Quando stabilità economica e finanziaria divergono
Economia reale e sfera finanziaria sempre di più hanno viaggiato su piani distinti negli ultimi anni. Che cosa succede quando i tassi di equilibrio non sono uguali?
Sono tornate a sovraperformare le commodities in una settimana in cui il taglio della produzione da 2 milioni di barili al giorno da parte dell’OPEC+ è arrivato come uno schiaffo in faccia all’Occidente. Lo stesso Biden, sfidando le critiche di chi non vuole trattare con uno stato dove i diritti umani non vengono rispettati, si era recato in Arabia tre mesi fa per perorare la causa di un AUMENTO della produzione. Ora invece l’OPEC+ decide il maggiore taglio alla produzione dall’inizio della pandemia.
Da parte dell’OPEC+ e dell’Arabia, che è il suo leader de facto, si tratta di una presa di posizione a favore della Russia in quanto prezzi più elevati contribuiscono a salvaguardarne i profitti anche a fronte di una riduzione delle esportazioni.
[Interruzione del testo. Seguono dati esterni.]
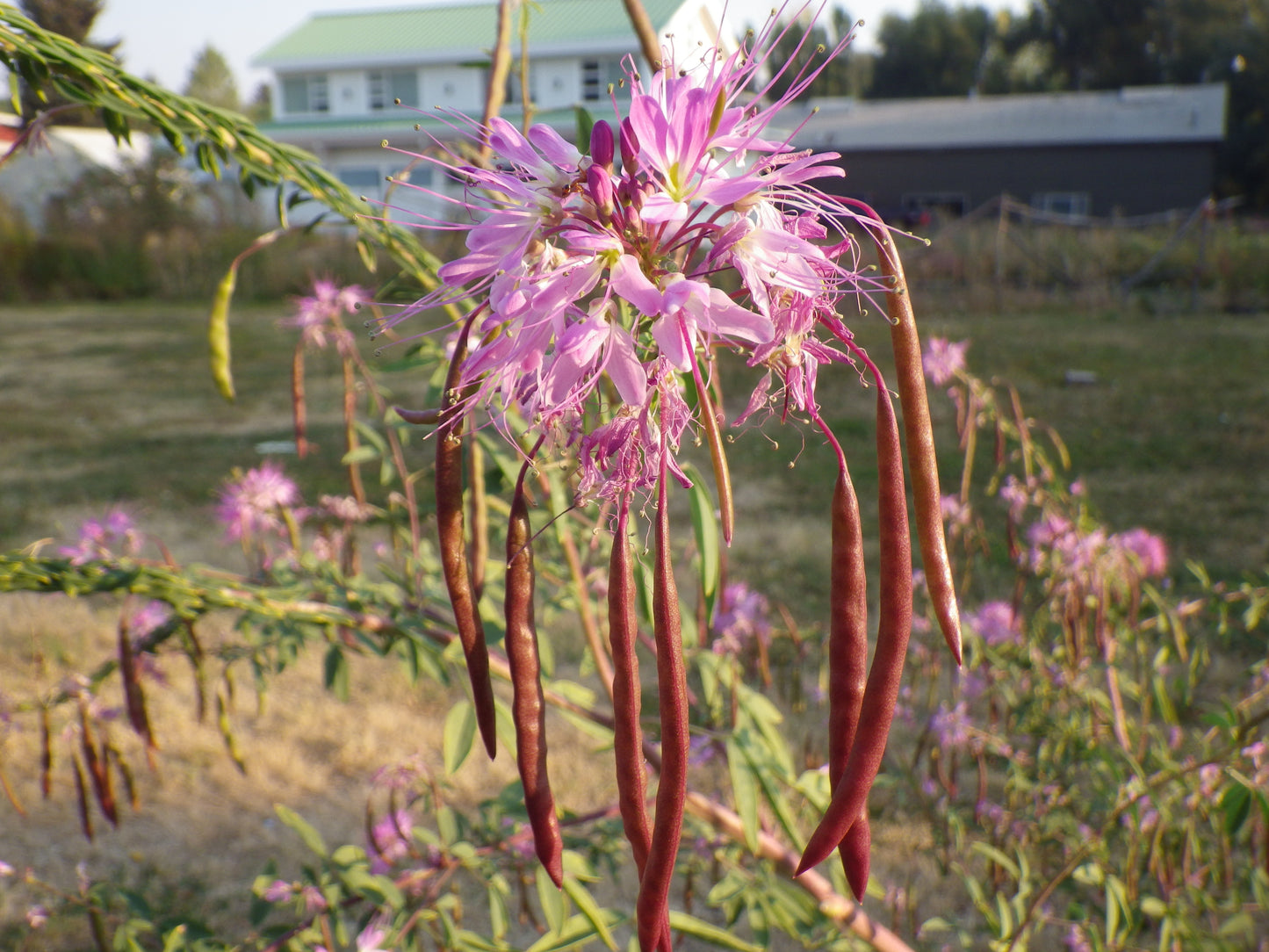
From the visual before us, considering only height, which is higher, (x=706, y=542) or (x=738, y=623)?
(x=706, y=542)

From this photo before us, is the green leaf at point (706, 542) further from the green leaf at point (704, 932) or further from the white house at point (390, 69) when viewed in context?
the white house at point (390, 69)

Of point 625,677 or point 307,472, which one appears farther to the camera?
point 307,472

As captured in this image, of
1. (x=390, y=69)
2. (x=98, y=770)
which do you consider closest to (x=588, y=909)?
(x=98, y=770)

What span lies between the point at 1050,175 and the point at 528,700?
20695mm

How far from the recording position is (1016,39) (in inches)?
1188

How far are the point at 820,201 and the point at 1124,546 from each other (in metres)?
1.65

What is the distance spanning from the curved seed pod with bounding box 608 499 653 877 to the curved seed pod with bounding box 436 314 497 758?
0.08m

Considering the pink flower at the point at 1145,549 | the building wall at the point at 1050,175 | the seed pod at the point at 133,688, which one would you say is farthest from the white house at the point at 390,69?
the seed pod at the point at 133,688

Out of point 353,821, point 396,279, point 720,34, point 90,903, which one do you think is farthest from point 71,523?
point 720,34

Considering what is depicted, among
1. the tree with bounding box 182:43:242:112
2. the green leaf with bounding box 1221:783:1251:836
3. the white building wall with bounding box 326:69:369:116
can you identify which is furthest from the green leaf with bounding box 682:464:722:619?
the tree with bounding box 182:43:242:112

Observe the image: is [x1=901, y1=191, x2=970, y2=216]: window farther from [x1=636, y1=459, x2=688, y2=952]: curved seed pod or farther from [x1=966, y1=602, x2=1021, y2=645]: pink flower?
[x1=636, y1=459, x2=688, y2=952]: curved seed pod

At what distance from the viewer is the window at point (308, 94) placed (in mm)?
21984

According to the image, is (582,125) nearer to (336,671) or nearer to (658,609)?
(658,609)

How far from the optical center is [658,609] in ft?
1.55
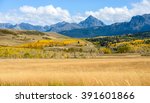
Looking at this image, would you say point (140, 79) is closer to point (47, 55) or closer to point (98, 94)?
point (98, 94)

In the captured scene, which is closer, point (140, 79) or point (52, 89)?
point (52, 89)

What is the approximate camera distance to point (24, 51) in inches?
6742

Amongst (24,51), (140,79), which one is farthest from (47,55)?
(140,79)

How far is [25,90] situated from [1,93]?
58 centimetres

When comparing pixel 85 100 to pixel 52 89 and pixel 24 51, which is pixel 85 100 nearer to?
pixel 52 89

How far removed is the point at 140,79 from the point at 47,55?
498 ft

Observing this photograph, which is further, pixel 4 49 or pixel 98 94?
pixel 4 49

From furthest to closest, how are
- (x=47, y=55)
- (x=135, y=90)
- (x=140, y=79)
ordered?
(x=47, y=55) < (x=140, y=79) < (x=135, y=90)

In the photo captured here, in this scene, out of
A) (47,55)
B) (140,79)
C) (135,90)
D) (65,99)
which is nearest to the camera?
(65,99)

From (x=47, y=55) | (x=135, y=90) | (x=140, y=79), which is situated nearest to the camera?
(x=135, y=90)

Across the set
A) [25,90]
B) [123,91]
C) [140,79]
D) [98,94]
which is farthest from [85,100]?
[140,79]

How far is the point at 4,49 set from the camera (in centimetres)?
17125

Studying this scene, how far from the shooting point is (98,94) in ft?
31.1

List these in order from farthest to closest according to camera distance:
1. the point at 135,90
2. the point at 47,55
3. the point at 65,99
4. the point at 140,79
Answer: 1. the point at 47,55
2. the point at 140,79
3. the point at 135,90
4. the point at 65,99
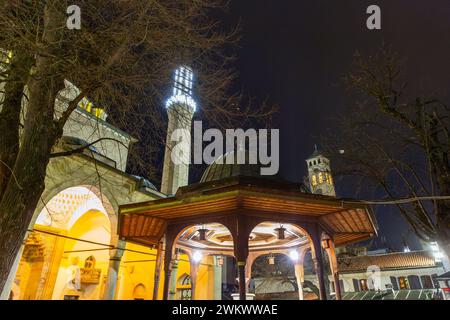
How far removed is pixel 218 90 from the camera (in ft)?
16.7

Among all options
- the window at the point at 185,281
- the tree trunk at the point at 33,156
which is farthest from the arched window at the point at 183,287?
the tree trunk at the point at 33,156

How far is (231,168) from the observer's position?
7.47m

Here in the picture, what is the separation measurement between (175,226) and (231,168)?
2135mm

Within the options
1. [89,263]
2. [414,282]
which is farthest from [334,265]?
[414,282]

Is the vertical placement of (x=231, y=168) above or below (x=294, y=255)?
above

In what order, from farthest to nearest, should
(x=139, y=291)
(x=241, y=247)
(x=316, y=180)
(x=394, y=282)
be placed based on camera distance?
(x=316, y=180), (x=394, y=282), (x=139, y=291), (x=241, y=247)

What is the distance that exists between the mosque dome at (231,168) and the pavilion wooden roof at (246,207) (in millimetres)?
826

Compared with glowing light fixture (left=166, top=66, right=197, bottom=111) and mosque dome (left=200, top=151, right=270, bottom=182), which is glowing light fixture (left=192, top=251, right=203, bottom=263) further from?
glowing light fixture (left=166, top=66, right=197, bottom=111)

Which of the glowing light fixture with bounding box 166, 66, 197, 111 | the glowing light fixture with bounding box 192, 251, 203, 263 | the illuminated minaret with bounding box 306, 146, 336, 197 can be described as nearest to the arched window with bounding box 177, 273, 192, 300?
the glowing light fixture with bounding box 192, 251, 203, 263

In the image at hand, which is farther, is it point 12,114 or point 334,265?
point 334,265

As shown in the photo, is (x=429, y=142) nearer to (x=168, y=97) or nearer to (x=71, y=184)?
(x=168, y=97)

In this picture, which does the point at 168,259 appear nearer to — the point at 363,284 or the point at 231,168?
the point at 231,168

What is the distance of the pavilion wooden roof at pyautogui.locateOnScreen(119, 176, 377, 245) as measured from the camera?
4996mm

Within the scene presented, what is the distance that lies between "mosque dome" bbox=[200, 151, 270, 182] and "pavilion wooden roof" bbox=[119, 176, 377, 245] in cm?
83
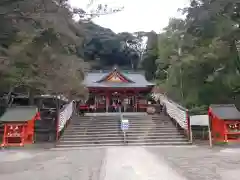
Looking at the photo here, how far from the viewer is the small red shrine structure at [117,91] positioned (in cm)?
3112

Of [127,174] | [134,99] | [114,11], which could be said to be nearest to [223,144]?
[127,174]

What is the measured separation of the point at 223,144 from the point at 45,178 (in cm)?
1084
Le motivazioni addotte citano previsioni di riduzioni della domanda a fronte del rallentamento economico ma la decisione è prettamente politica e va nel senso di un ulteriore compattamento del fronte dei paesi produttori di materie prime in ottica anti-Occidentale. Ne è la prova la reazione estremamente contrariata della Casa Bianca che ha definito la decisione non necessaria e inopportuna.
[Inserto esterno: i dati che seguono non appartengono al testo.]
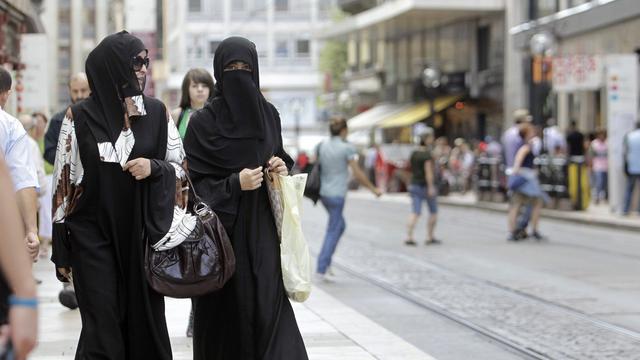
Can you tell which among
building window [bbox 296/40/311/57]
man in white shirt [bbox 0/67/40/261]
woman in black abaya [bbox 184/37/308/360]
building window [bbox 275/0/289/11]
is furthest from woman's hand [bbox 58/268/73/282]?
building window [bbox 296/40/311/57]

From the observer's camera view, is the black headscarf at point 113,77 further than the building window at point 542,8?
No

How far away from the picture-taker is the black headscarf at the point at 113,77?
5.97m

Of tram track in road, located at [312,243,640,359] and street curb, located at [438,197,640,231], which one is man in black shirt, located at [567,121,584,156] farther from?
tram track in road, located at [312,243,640,359]

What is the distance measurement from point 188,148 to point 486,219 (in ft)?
70.1

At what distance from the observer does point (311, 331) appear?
31.7 ft

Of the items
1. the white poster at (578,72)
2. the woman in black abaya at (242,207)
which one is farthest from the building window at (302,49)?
the woman in black abaya at (242,207)

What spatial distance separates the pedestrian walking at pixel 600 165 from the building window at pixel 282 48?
205ft

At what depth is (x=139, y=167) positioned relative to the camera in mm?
5934

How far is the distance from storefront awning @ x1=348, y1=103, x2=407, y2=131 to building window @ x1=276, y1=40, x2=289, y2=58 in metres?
26.7

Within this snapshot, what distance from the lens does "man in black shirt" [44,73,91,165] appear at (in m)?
10.6

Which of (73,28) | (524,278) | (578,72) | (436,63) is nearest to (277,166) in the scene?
(524,278)

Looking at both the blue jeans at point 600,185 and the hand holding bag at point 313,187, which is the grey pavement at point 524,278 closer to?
the hand holding bag at point 313,187

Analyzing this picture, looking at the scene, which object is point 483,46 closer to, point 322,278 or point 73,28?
point 73,28

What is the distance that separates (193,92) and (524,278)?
21.4ft
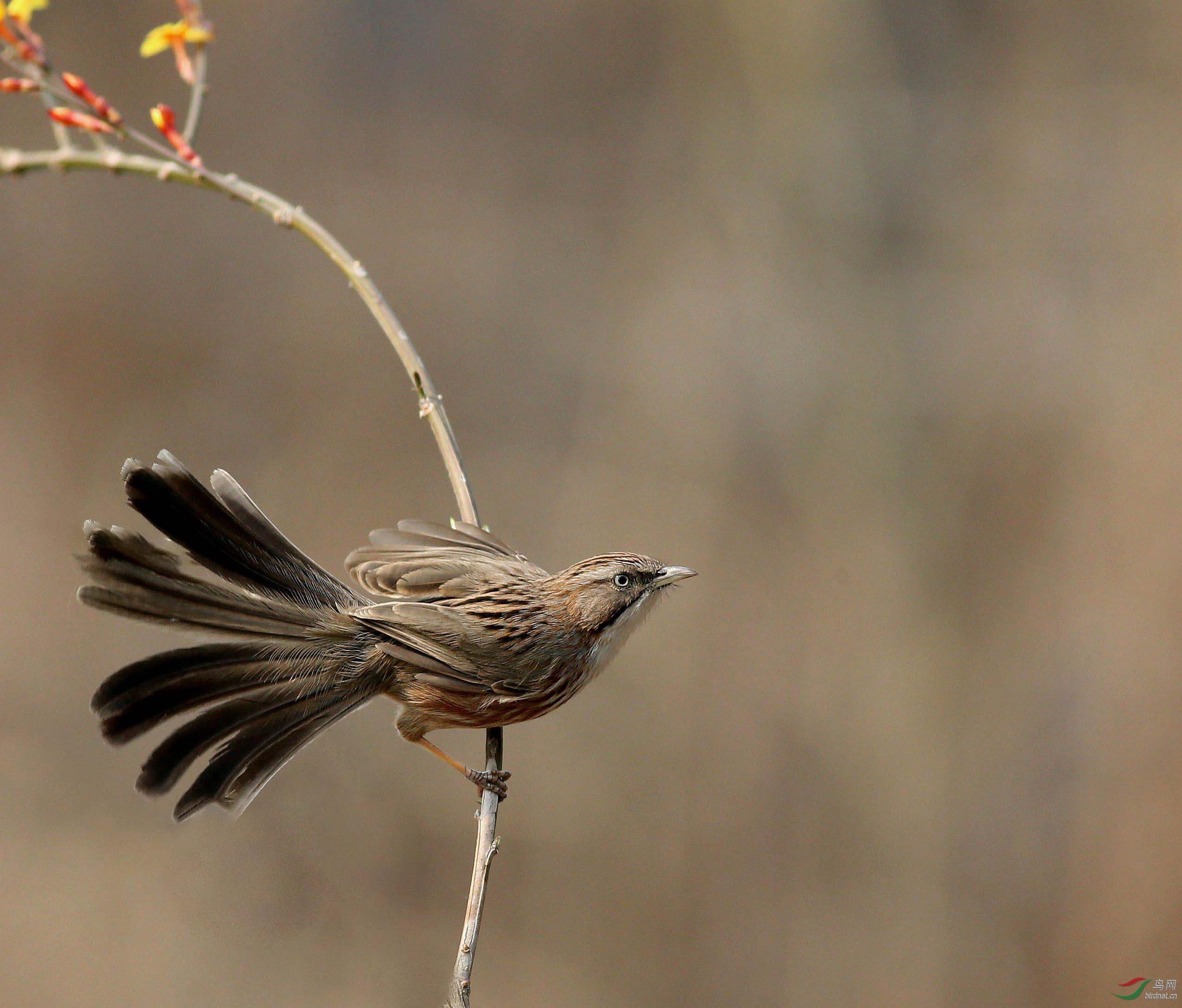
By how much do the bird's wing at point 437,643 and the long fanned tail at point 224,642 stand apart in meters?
0.16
Gli USA hanno deciso un nuovo rilascio di 10 milioni di barili di riserve strategiche che sono già scese di circa 155 milioni di barili da quando il 31 marzo il presidente ne ha autorizzato l’utilizzo. Il calo delle riserve strategiche lascia naturalmente gli Stati Uniti più vulnerabili rispetto ad episodi di distruzione dell’offerta e potrebbe avere l’effetto di limitare le esportazioni statunitensi di prodotti dell’energia visto che la priorità è far fronte ai bisogni interni. A rimetterci potrebbe quindi essere proprio l’Europa.
Da qui il rialzo del prezzo del petrolio che certo non gioca a favore di una minore aggressività delle banche centrali nella restrizione monetaria.
Non è piaciuto ai mercati neanche il report sul mercato del lavoro statunitense che è uscito ancora forte e questo implica probabilmente una FED che continua nei rialzi.
Non provate a spiegare perché gli operatori finanziari sperano in dati economici deboli o addirittura in una recessione a chi non fa parte di questo settore; - giustamente- non capirebbe.
Sta infatti diventando evidente che la finanziarizzazione estrema e l’uso della leva monetaria che abbiamo fatto in questi anni stanno diventando difficilmente gestibili.
Si è molto discusso in questa settimana del fatto che il tasso di interesse di equilibrio dell’economia potrebbe non coincidere con quello che garantisce la stabilità finanziaria.
In particolare, i tassi bassi dell’ultimo periodo storico, che hanno favorito l’accumulazione di uno stock di debito globale di 300.000 miliardi di dollari, potrebbero aver spinto al ribasso il tasso d’interesse che garantisce la stabilità finanziaria. Questo tasso potrebbe essere inferiore a quello che garantisce l’equilibrio macroeconomico.
Vi è cioè un certo livello oltre il quale l’instabilità finanziaria diventa estremamente difficile da gestire e i costi ad essa associati difficilmente sopportabili.
Nel 2008 è risultato evidente come il costo dell’instabilità dato dalla crisi dell’intero settore finanziario sarebbe troppo alto per non intervenire nonostante il salvataggio minasse le basi stesse del sistema capitalistico. Le distorsioni al funzionamento del mercato indotte da quell’ intervento ce le portiamo ancora dietro.
Oggi ci troviamo probabilmente in una situazione che potrebbe avere degli aspetti analoghi. Il dietrofront di Bank of England che ha ricominciato gli acquisti di titoli per evitare il default dei fondi pensione che non riuscivano a soddisfare le richieste di collaterale a fronte di perdite su contratti derivati mostra come il sistema attuale sia un meccanismo estremamente delicato che può incepparsi in modo assolutamente inaspettato. Che cosa sarebbe successo se i fondi fossero defaultati e le controparti non avessero ricevuto il collaterale?
Il grande interrogativo in questo momento è quindi quanto il mercato può reggere senza disfunzioni alla velocità di questi movimenti al rialzo dei tassi in situazioni di assoluta illiquidità .
Le banche centrali devono interrogarsi anche su questo. Anche perché, come dimostrato da BOE, non siamo ancora pronti ad un riallineamento tra economia reale e finanziaria che potrebbe comportare dei costi altissimi. Quindi, per il momento, in presenza di disfunzioni di mercato le banche centrali sono costrette a fare precipitosamente marcia indietro.